Anger as Rabbitte says pylon plan won't be changed 'at whim'
A MAJOR row is brewing within Labour after Communications Minister Pat Rabbitte said the roll-out of the Grid Link pylon plan would not be changed "at the whim of some passing fashion".
Mr Rabbitte dismissed fresh calls from anti-pylon campaigners to abandon the plan to construct hundreds of kilometres of overhead power lines from Cork to Wexford.
Amid furious calls from within his own party to run the power lines underground, Mr Rabbitte rejected claims from the anti-pylon groups that the power lines were not needed.
"I'm afraid that is not the case. A few short years ago we were on a knife edge in terms of capacity to supply energy.
"The best technical minds in the country have been applied to the issue and they say we have to build out the grid," he said.
Under the plans for Grid Link, a 250km high-voltage overhead power line would be built through counties Cork, Waterford, Wexford and Wicklow, including a network of hundreds of pylons.
EirGrid said the €500m project would ensure a high-quality electricity supply for the south and east and provide a platform for job creation.
Writing in today's Irish Independent, Labour senator John Whelan says that Taoiseach Enda Kenny "waded in with both feet" when he suggested that young people would have to emigrate if the pylons were not built.
"Kenny's attempt at linking the two highly emotive issues of pylons and emigration will come back to haunt him and the Government with a vengeance in the months ahead.
"His comments are pathetic, really, and would be laughable if the issue was not so serious. There is a whiff of panic to it, more daring and misleading spin from the intrepid duo of Messrs Kenny and Bruton that previously brought us the Senate abolition referendum debacle."

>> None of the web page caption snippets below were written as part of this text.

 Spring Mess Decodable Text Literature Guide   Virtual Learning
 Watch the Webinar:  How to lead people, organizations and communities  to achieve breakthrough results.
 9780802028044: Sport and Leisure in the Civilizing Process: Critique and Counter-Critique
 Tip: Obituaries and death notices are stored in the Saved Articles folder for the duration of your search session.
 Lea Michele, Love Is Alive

However, Mr Rabbitte sought to defend controversial comments which Mr Kenny made while in Saudi Arabia: "I think the point the Taoiseach was making is that if you are going to have social progress and economic development in the regions of Ireland, then you must have a power system that is capable of delivering energy to the regions of Ireland in order to maintain employment."
Earlier, the Labour's MEP for Ireland South, Phil Prendergast, accused Mr Kenny of using the unemployed as "bait to encourage people to accept the proposals".

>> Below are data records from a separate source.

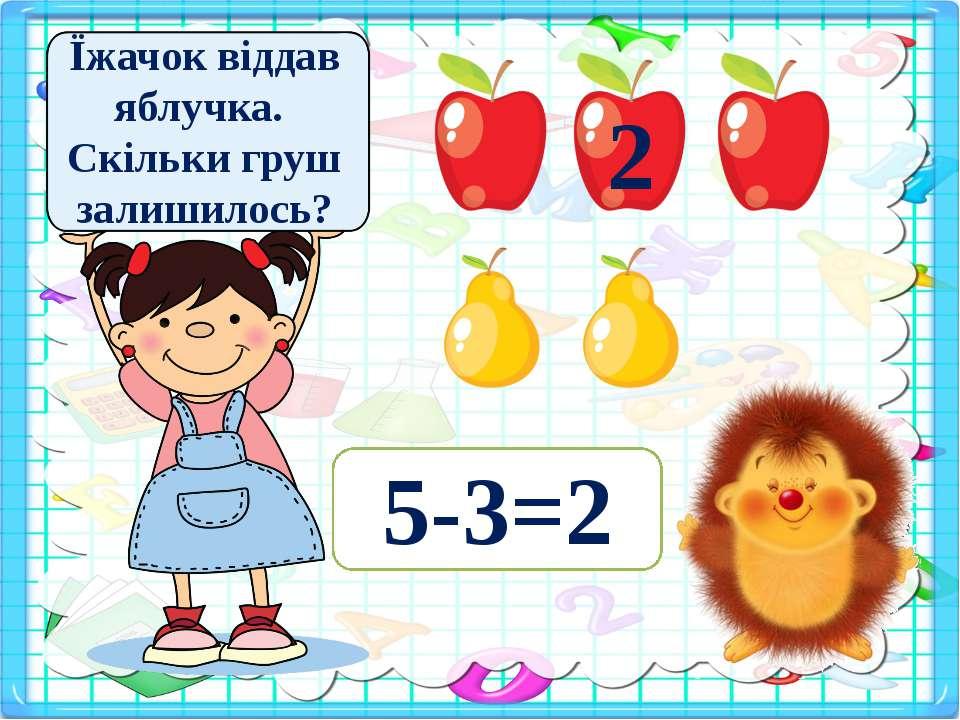Їжачок віддав яблучка. Скільки груш залишилось? 5-3=2 2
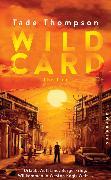 Cover-Bild zu Wild Card von Thompson, Tade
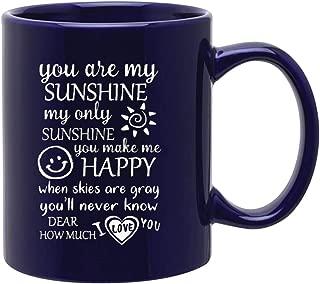 Engraved You Are My Sunshine,My Only Sunshine You Make Me Happy,Dear I love you Mug - 11 oz Inspirational Ceramic Coffee Mug Tea Cup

Speaking on RTE's 'Today with Sean O'Rourke', Ms Prendergast said she would not be happy to have pylons placed anywhere near people's homes.

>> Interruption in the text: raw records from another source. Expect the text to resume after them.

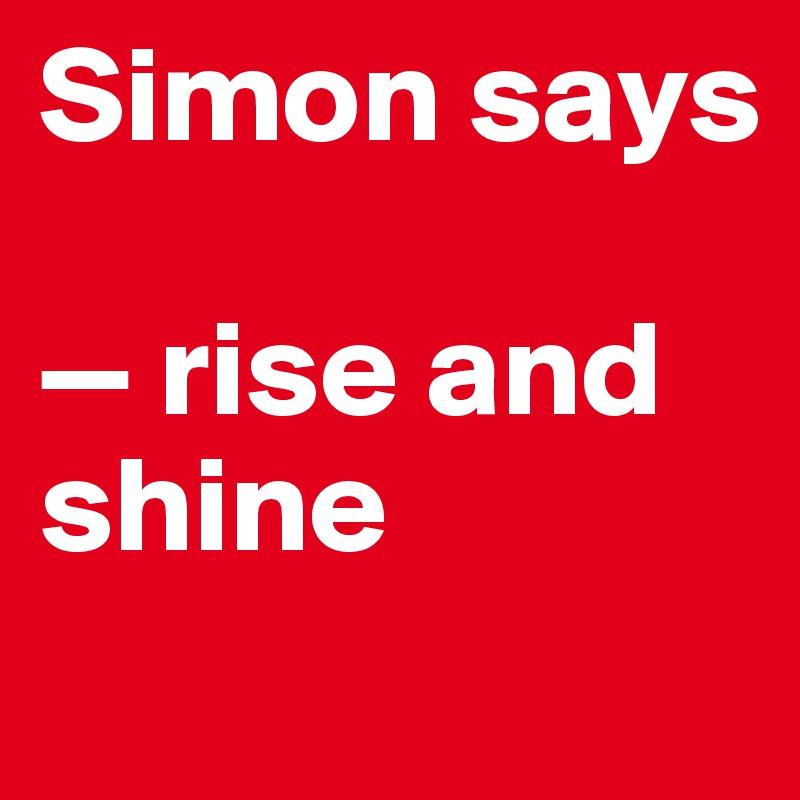 Simon says  — rise and shine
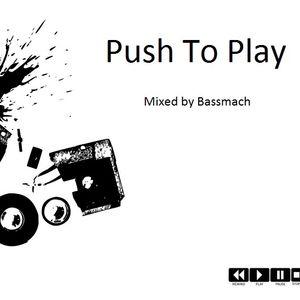 Bassmach - Push 2 Play - Podcast#26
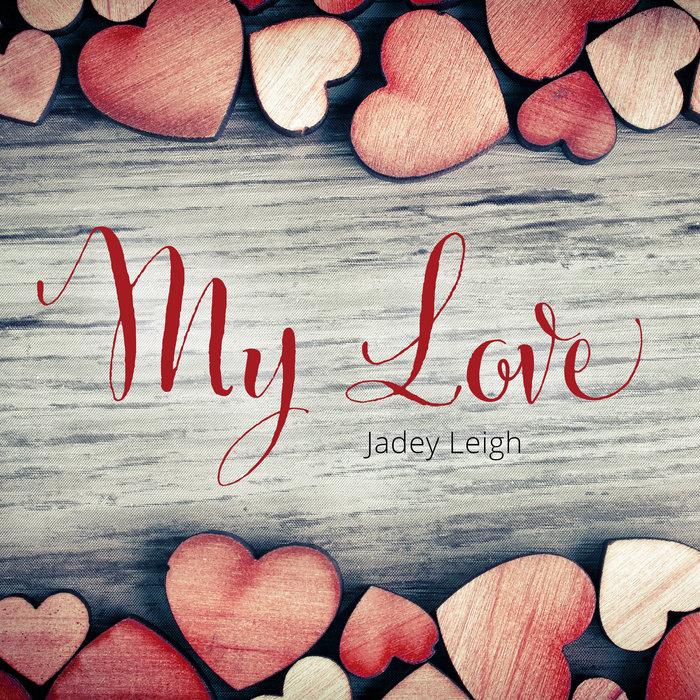 JADEY LEIGH - My Love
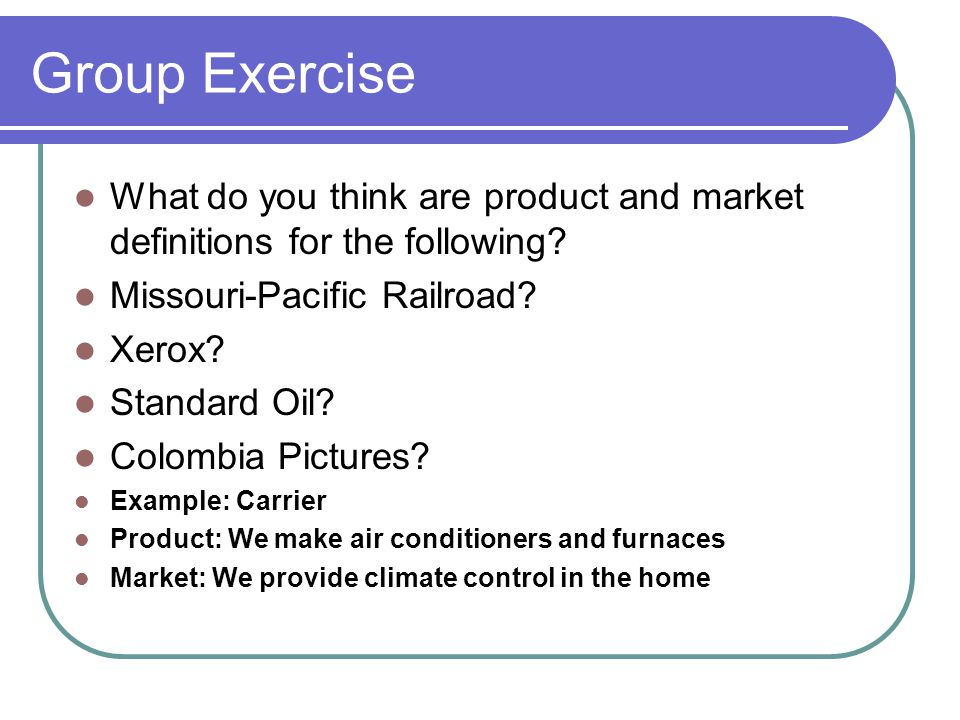 Group Exercise What do you think are product and market definitions for the following? Missouri-Pacific Railroad? Xerox? Standard Oil? Colombia Pictur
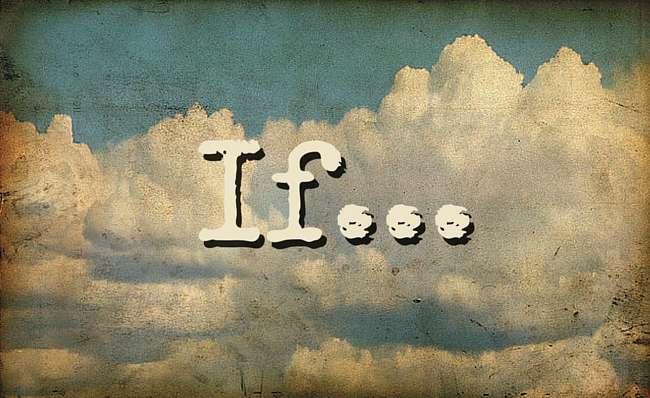 If...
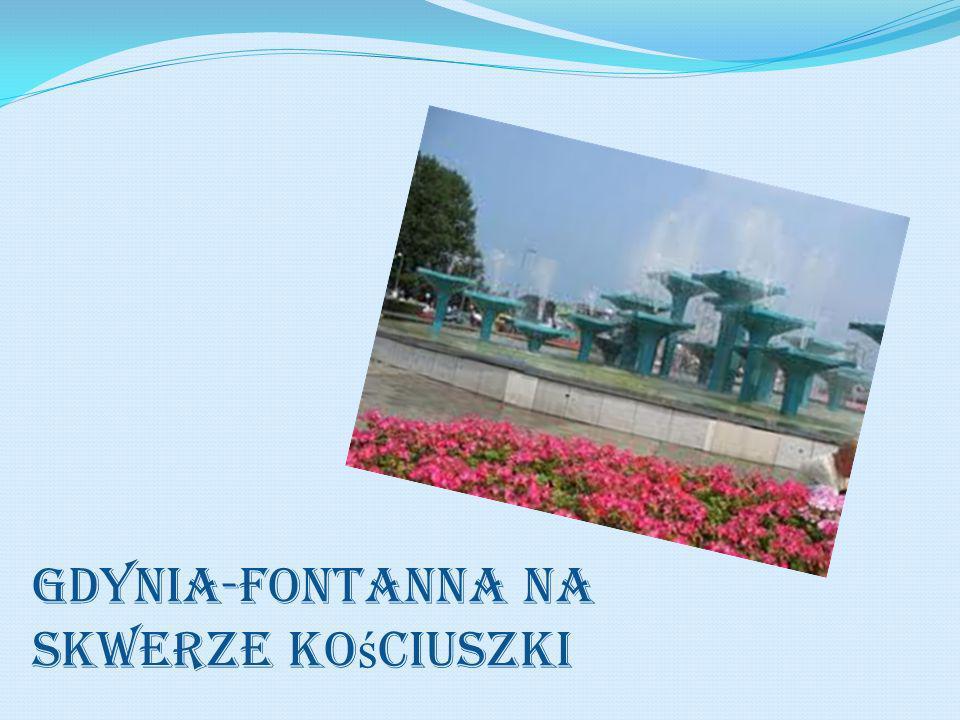 Gdynia-fontanna na Skwerze Ko ś ciuszki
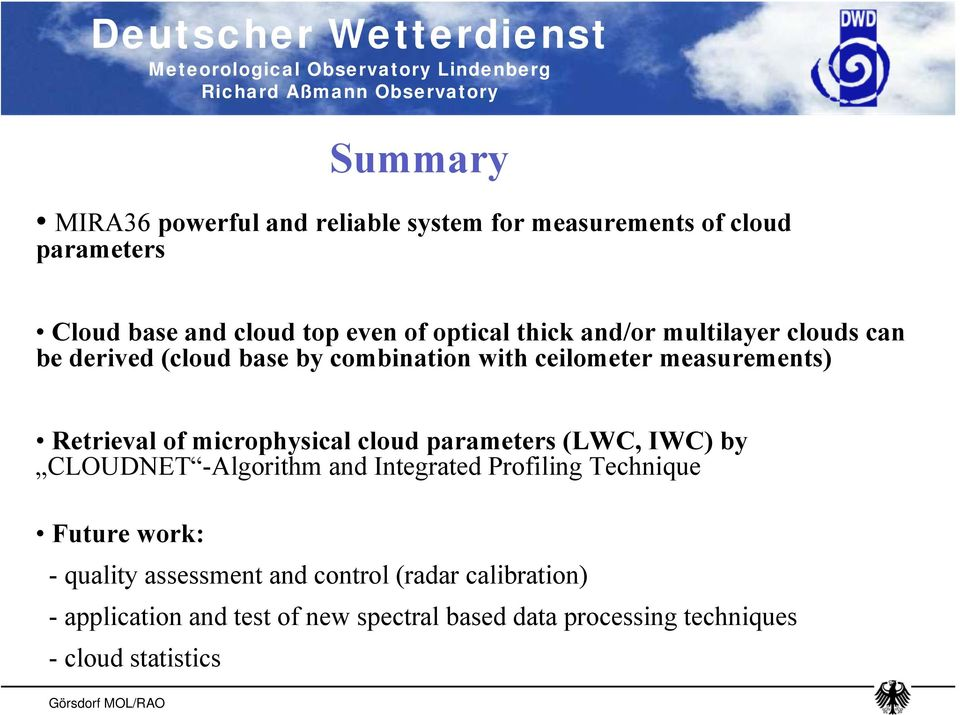 microphysical cloud parameters (LWC, IWC) by CLOUDNET -Algorithm and Integrated Profiling Technique Future work: - quality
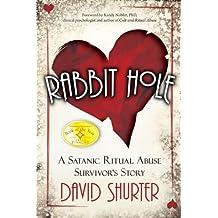 Rabbit Hole: A Satanic Ritual Abuse Survivor's Story (English Edition)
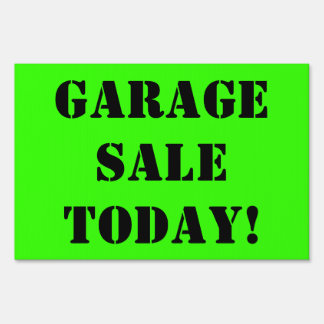 GARAGE SALE TODAY Black Text on Bright Green Sign2 Sign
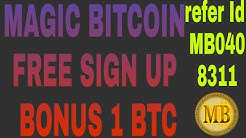 MAGIC BITCOIN FREE SIGN UP BONUS 1 BTC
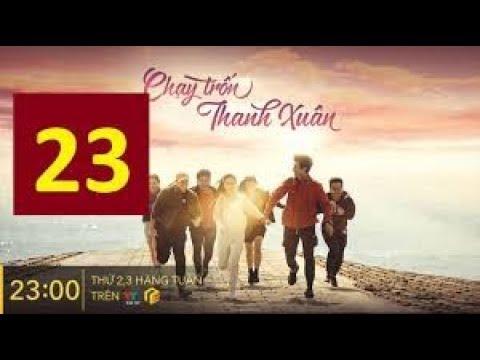 🔴Trực Tiếp: Chạy Trốn Thanh Xuân Tập 22+23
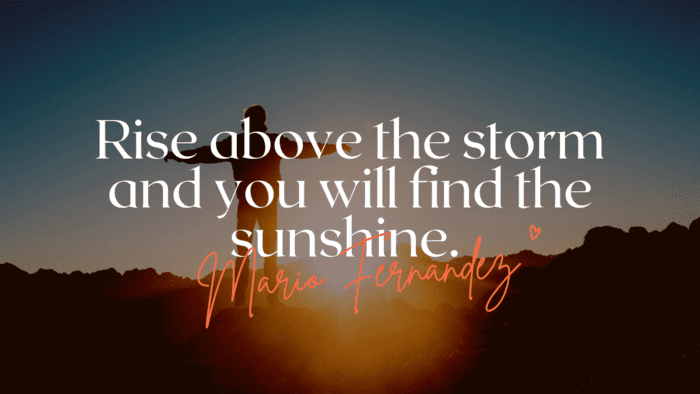 Rise above the storm and you will find the sunshine. - 25 Life Will Get Better Quotes Will Give Spirit For You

For its part, EirGrid said it would now use the public comments to evaluate the corridor options and choose the least constrained corridor.
The 'least constrained corridor' is the corridor that achieves the most acceptable balance between competing constraints while meeting the needs of the project.
"As we have stated previously, we expect to be able to identify the least constrained corridor in mid-2014," an EirGrid spokesman said.
Responding to calls from Labour Party chairman Jack Wall and Senator Denis Landy for a cost-benefit analysis to be conducted, EirGrid said it noted recent calls for a cost comparison in relation to undergrounding.
"EirGrid will consider all feedback received as part of the consultation process. We will assess the issues raised through the consultation process and seek to address them in a fair and transparent way," the spokesman said.
Fianna Fail jobs spokesman Dara Calleary said Mr Kenny's linking of the pylon issue to emigration was "outrageous". Mr Kenny and Mr Rabbitte showed just how "out of touch this Government has become", he said.
"It clearly demonstrates that the Government has absolutely no intention of taking on board the genuine concerns of communities and intends to just press ahead with the large-scale construction of overhead lines regardless of any objections," he added.